▶ **Excerpt provided**
Sharp Emotions Salt Desalination Plant Meeting
The project is still in the planning stages but is the focus of an already heated battle.'
By Brad Kava
Santa Cruz Patch, 9/19/11
Bill Kocher, director of the Santa Cruz Water Department, has said that you can take the salt out of the water, but not the politics.
That was evident even before an invitation-only meeting Monday at the Museum of Art and History, when Vice Mayor Don Lane threw a sandwich at a photographer he said was hounding him.
Lane apologized twice to community blogger Alex Darocy, who described himself as a paparazzi. Darocy shot pictures of everyone entering the meeting but found Lane sitting alone a few doors away up Front Street eating a sandwich and shot a picture.
Lane asked him not to shoot him, saying he was on his own time. Darocy kept shooting pictures, inspired by the civil servant's uncivil anger. Lane then threw part of his sandwich at him.

▶ **Instructions**
[a] According to the article about the desalination plant meeting, where was the invitation-only meeting held?
[b] Transcribe the article about the desalination plant meeting word for word, from "Sharp Emotions Salt" down to "was hounding him.".

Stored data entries

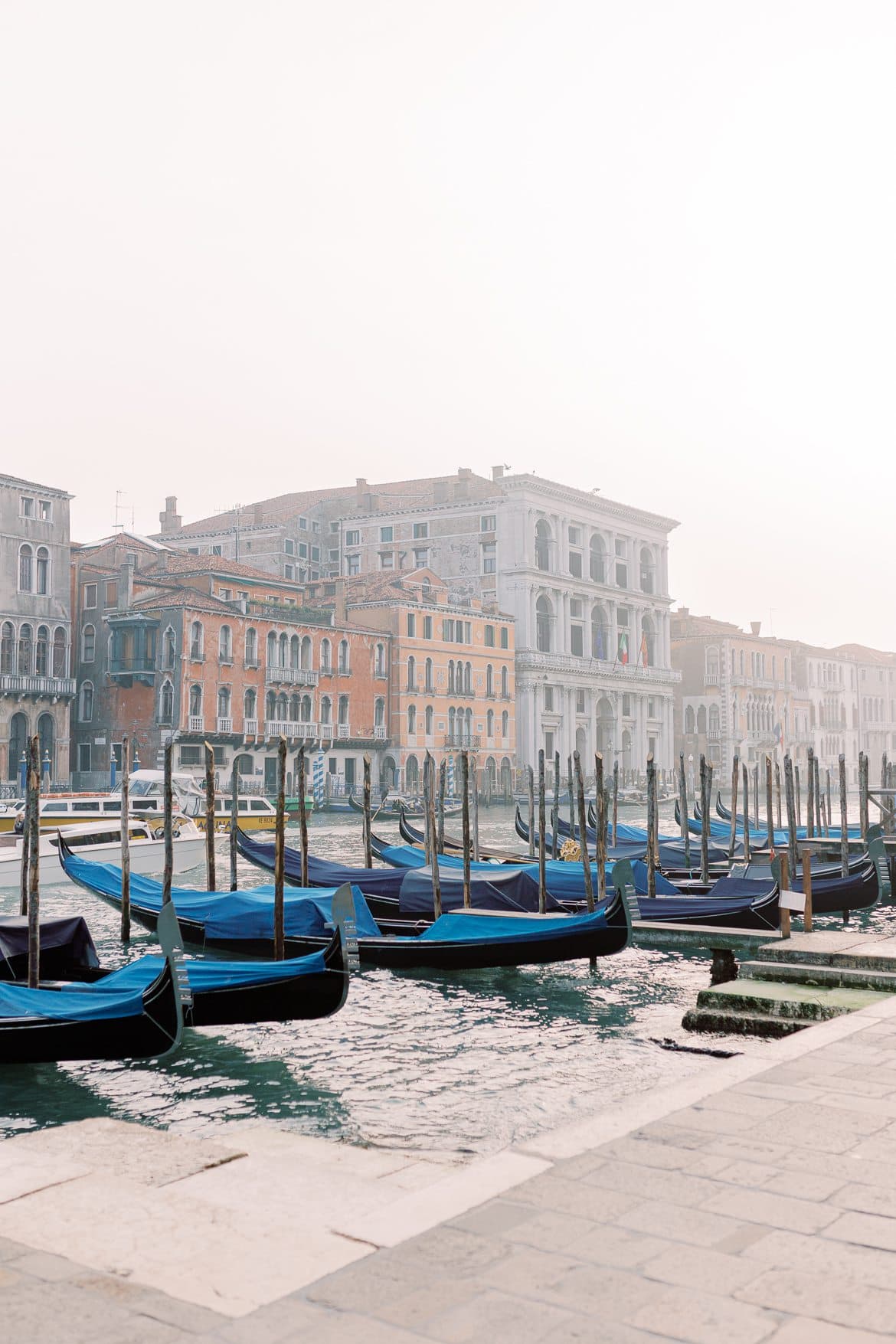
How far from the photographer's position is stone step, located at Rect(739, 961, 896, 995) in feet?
24.1

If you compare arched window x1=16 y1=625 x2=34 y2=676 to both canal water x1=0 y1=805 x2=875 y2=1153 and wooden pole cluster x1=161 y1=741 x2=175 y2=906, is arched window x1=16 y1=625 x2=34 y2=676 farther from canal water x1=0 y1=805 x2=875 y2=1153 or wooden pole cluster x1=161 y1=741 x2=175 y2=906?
canal water x1=0 y1=805 x2=875 y2=1153

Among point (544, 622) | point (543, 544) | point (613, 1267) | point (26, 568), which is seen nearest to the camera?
point (613, 1267)

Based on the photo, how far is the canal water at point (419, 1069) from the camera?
6727 mm

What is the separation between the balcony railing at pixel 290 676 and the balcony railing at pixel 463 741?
704 centimetres

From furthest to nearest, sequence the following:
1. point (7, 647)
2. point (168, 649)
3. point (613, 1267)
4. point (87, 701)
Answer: point (87, 701), point (168, 649), point (7, 647), point (613, 1267)

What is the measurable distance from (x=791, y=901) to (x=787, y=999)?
2373 mm

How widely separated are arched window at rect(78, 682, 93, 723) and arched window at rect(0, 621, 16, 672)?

▶ **Set of answers**
[a] At the Museum of Art and History.

[b]
Sharp Emotions Salt Desalination Plant Meeting
The project is still in the planning stages but is the focus of an already heated battle.'
By Brad Kava
Santa Cruz Patch, 9/19/11
Bill Kocher, director of the Santa Cruz Water Department, has said that you can take the salt out of the water, but not the politics.
That was evident even before an invitation-only meeting Monday at the Museum of Art and History, when Vice Mayor Don Lane threw a sandwich at a photographer he said was hounding him.